As for the Fed meeting minutes, the committee doesn’t seem very sure of what it wants to do, perhaps another reason for equities to take flight that day. As ever, the FOMC staff is projecting that things are weaker than projected in the near term but will be better afterwards (one wonders if anyone ever rewrites this part of the statement). One item that caught my eye was the following, I-can’t-believe-what-I’m-reading quote: “Beyond the near term, real GDP was expected to increase slightly faster than in the previous forecast, largely reflecting a somewhat higher projected path for equity prices and a lower assumed trajectory for the foreign exchange value of the dollar.” Are you kidding me? A higher GDP projection because of higher stock prices? Does anyone on the staff know that the last recession began two months after stock prices made an all-time high?

The international trade report was soft (again), though better than a year ago, again perhaps due to better weather conditions. Weaker exports than imports nonetheless meant another subtraction to tracking estimates to quarterly GDP.

The week closed with another weak wholesale trade report. Trailing-twelve-month sales (not seasonally adjusted) would have fallen for the eighteenth month in a row but for the extra day in February; they now stand at (-3.71%) with the first estimate – and may have fallen anyway, as revisions have generally been downward, including January. The inventory-to-sales (I/S) ratio is still a very elevated 1.36, the highest since April 2009, yet the stock market was ripping along anyway in the wake of the report on refried rumors of a production freeze in oil. When the Atlanta Fed followed up with yet another downward revision to Q1 GDP as a result of the report, from the just-revised 0.4% to 0.1%, the rally began to fade. I don’t see the inventory situation improving much in March with the I/S ratio so high, but a rebound in industrial production looks likely and would help.

Next week features the March retail sales report on Wednesday, with preliminary indications for another soft report.
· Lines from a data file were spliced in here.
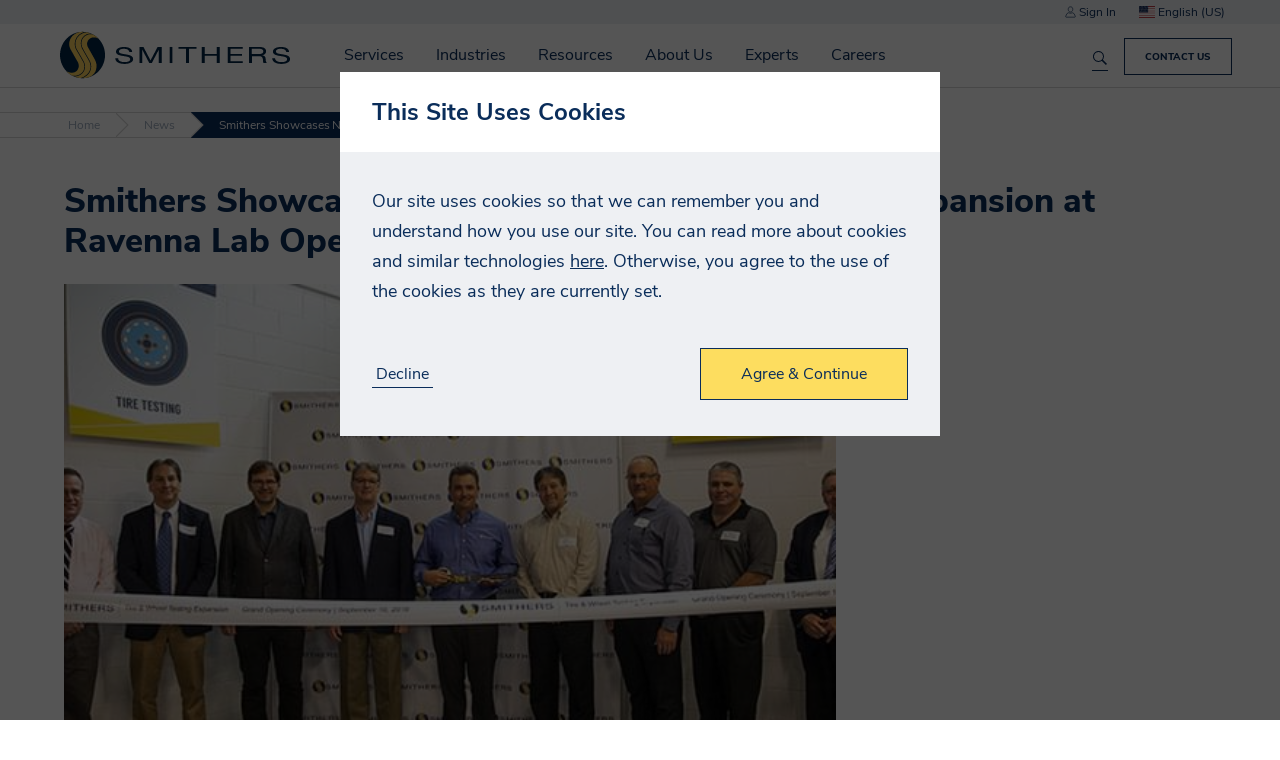

--- FILE ---
content_type: text/javascript
request_url: https://analytics-eu.clickdimensions.com/tsr.js?ac=aSLVaBMnRSUifl7GkzHSBb&urk=1768835609973&cm=&s=1768835609971&v=&lc=English&pt=Smithers%20Showcases%20New%20CT%2B%20Machine%20and%20Facility%20Expansion%20at%20Ravenna%20Lab%20Open%20House%20Event%20-%20Smithers&dn=smithers.com&dnk=&pk=&hn=prd-b4f.smithers.com&uri=https%3A%2F%2Fprd-b4f.smithers.com%2Fnews%2F2018%2Fsep%2Fsmithers-showcases-new-ct-machine-and-facility&r=&t=PAGE&b=CHROME&os=LINUX&pr=false&sc=0&sv=6.0&qd=&dt=1768835609973&pvon=
body_size: 71
content:
window.clickDimensionsVisitorKey='c093b94db51842fc8cce8253cc51834a'; cdAnalytics.setVisitorKey('c093b94db51842fc8cce8253cc51834a'); cdAnalytics.setForms('c093b94db51842fc8cce8253cc51834a');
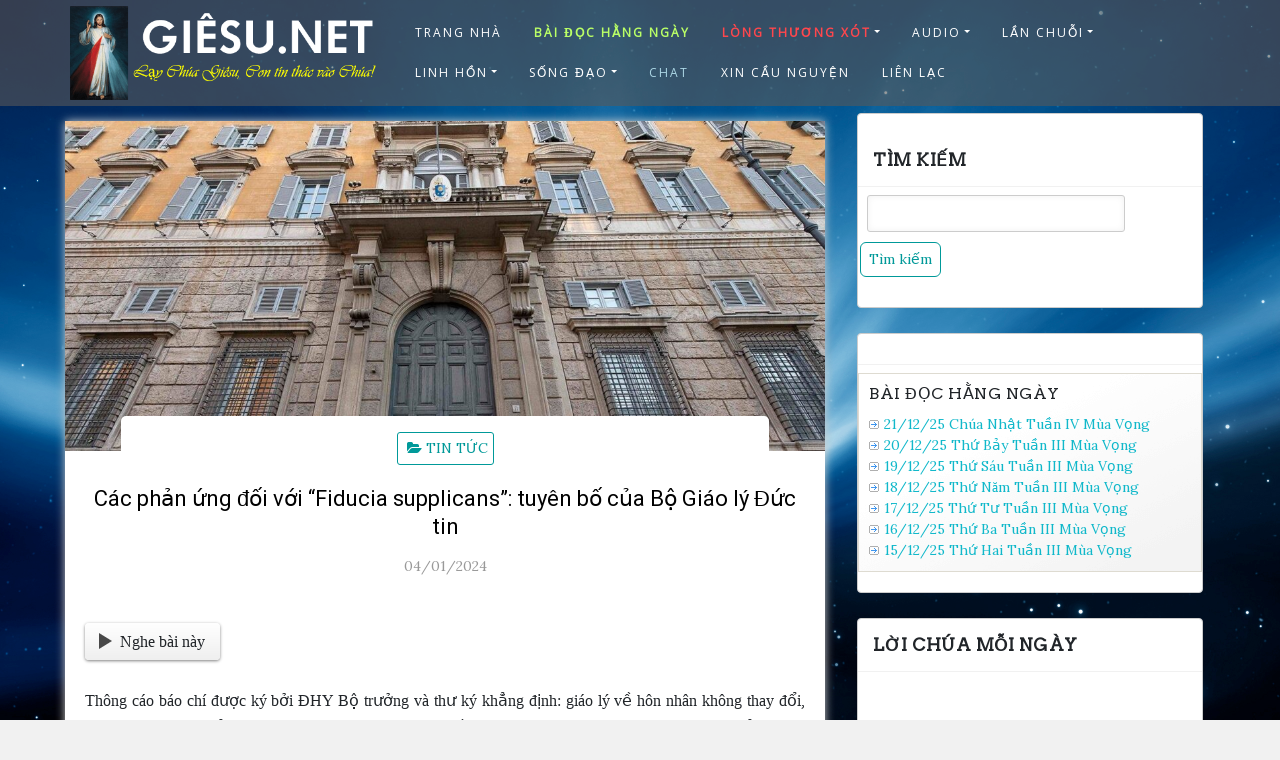

--- FILE ---
content_type: text/html; charset=utf-8
request_url: https://www.google.com/recaptcha/api2/aframe
body_size: 269
content:
<!DOCTYPE HTML><html><head><meta http-equiv="content-type" content="text/html; charset=UTF-8"></head><body><script nonce="5lbfP9V8TUS8XelXKjzDOg">/** Anti-fraud and anti-abuse applications only. See google.com/recaptcha */ try{var clients={'sodar':'https://pagead2.googlesyndication.com/pagead/sodar?'};window.addEventListener("message",function(a){try{if(a.source===window.parent){var b=JSON.parse(a.data);var c=clients[b['id']];if(c){var d=document.createElement('img');d.src=c+b['params']+'&rc='+(localStorage.getItem("rc::a")?sessionStorage.getItem("rc::b"):"");window.document.body.appendChild(d);sessionStorage.setItem("rc::e",parseInt(sessionStorage.getItem("rc::e")||0)+1);localStorage.setItem("rc::h",'1766247779561');}}}catch(b){}});window.parent.postMessage("_grecaptcha_ready", "*");}catch(b){}</script></body></html>

--- FILE ---
content_type: text/css
request_url: https://giesu.net/wp-content/plugins/posts-per-cat/assets/css/ppc.min.css?ver=1.5.0
body_size: 179
content:
#ppc-box{border:none;box-sizing:border-box;display:flex;flex-wrap:wrap;gap:15px;position:relative;margin:0;padding:0;width:100%}#ppc-box .ppc-box{box-sizing:border-box;position:relative;padding:0;margin:0}#ppc-box .ppc-box .ppc ul{display:flex;flex-direction:column}#ppc-box .ppc-box .ppc ul li p img{border:none !important;float:left !important;margin:0 10px 5px 0 !important;padding:0 !important;position:relative !important}#ppc-box .ppc-box .ppc .ppc-more{clear:both;display:block;position:relative;text-align:right;width:100%}#ppc-box.one .ppc-box{width:calc((100% - 0px)/1)}#ppc-box.two .ppc-box{width:calc((100% - 15px)/2)}#ppc-box.three .ppc-box{width:calc((100% - 30px)/3)}#ppc-box.four .ppc-box{width:calc((100% - 45px)/4)}#ppc-box.five .ppc-box{width:calc((100% - 60px)/5)}@media(max-width: 600px){#ppc-box .ppc-box{width:100% !important}}/*# sourceMappingURL=ppc.min.css.map */

--- FILE ---
content_type: text/css
request_url: https://giesu.net/wp-content/plugins/posts-per-cat/assets/css/ppc-list.min.css?ver=1.5.0
body_size: 145
content:
#ppc-box .ppc-box .ppc{background:#fff url(../img/ppc_bg.png) no-repeat bottom right;border:1px solid #dedbd1;margin:0;padding:10px}#ppc-box .ppc-box .ppc h3{font-size:16px;margin:0 0 10px 0;padding:0}#ppc-box .ppc-box .ppc ul{list-style:none;margin:0;padding:0}#ppc-box .ppc-box .ppc ul li{background:url(../img/bullet.gif) no-repeat left calc(.6em - 2px);padding-left:15px}#ppc-box .ppc-box .ppc ul li a{clear:both;font-size:14px;line-height:1.2em;position:relative}#ppc-box .ppc-box .ppc ul li .ppc-comments-num,#ppc-box .ppc-box .ppc ul li .ppc-comments-num a{font-size:100%}#ppc-box .ppc-box .ppc ul li p{color:#404040;font-size:14px;line-height:1.4em;margin:0 0 1.4em 0;text-align:left;padding:0}/*# sourceMappingURL=ppc-list.min.css.map */

--- FILE ---
content_type: text/css
request_url: https://giesu.net/wp-content/themes/di-restaurant/style.css?ver=1.7
body_size: 846
content:
/*
Theme Name: Di Restaurant
Theme URI: https://dithemes.com/di-restaurant-free-wordpress-theme/
Author: dithemes
Author URI: https://dithemes.com/
Description: Di Restaurant Theme is a highly-responsive and advanced restaurant WordPress Theme. It is an attractive restaurant theme that can be used for Restaurant, Cafe, Hotel and any Foodie business WordPress website. Di Restaurant theme supports WooCommerce Options and gives fast to load WordPress website features. This theme is compatible with WooCommerce plugin so users can sell their online services/products easily. Di Restaurant WordPress Theme has more than five ready made templates to import, edit and make their own. Di Restaurant Theme can be used for multiple purposes such as pizza shops, tea shops, coffee shops, burger shops, bars, pubs, hotels, restaurants, and other food-related business websites. Let's check out Di Restaurant Theme Features: One Click Demo Import, Typography Options, Blog Options, Social Icons, WooCommerce Icons, Footer Widget with 6 Layouts, Footer Copyright Section, Left Sidebar Layout, Right Sidebar Layout, Full Width Layout, Full Width Page Builder Template, Page Builder Plugins Ready, Elementor Page Builder Compatibility, Contact Form 7 Ready, Translation Ready, Sticky Menu and Options, Back to Top Icons, Page Preloader Icon and Options, Quick View, Wishlist, Blog Sidebar, Page Sidebar, WooCommerce Sidebar and much more. Demos: http://demo.dithemes.com/di-restaurant/ Details: https://dithemes.com/di-responsive-free-wordpress-theme/
Version: 1.7
Requires at least: 5.2
Tested up to: 6.8
Requires PHP: 7.0
License: GNU General Public License v2 or later
License URI: http://www.gnu.org/licenses/gpl-2.0.html
Tags: one-column, two-columns, left-sidebar, right-sidebar, grid-layout, custom-background, custom-colors, custom-header, custom-logo, custom-menu, featured-images, footer-widgets, flexible-header, full-width-template, microformats, sticky-post, theme-options, threaded-comments, translation-ready, wide-blocks, food-and-drink, e-commerce, blog
Text Domain: di-restaurant
*/

/*
*
*	Please do not write your css code here instead use: Appearance > Customize > Additional CSS option OR Child Theme. Because all changes remove on theme update.
*
*/

Import-export prices precede it on Tuesday. The week will kick off with the start of the quarterly earnings season and Alcoa (AA) on Monday. The big banks get going with JP Morgan (JPM) Tuesday, Bank of America (BAC) and Wells Fargo (WFC) Wednesday, and Citigroup (C) on Thursday.

The economic week picks up after that, with producer price inflation and the Beige Book also due on Wednesday, the consumer price index on Thursday and then the New York Fed regional survey on Friday, followed by the industrial production report for March. The last report should show a bounce if all of the activity surveys were accurate.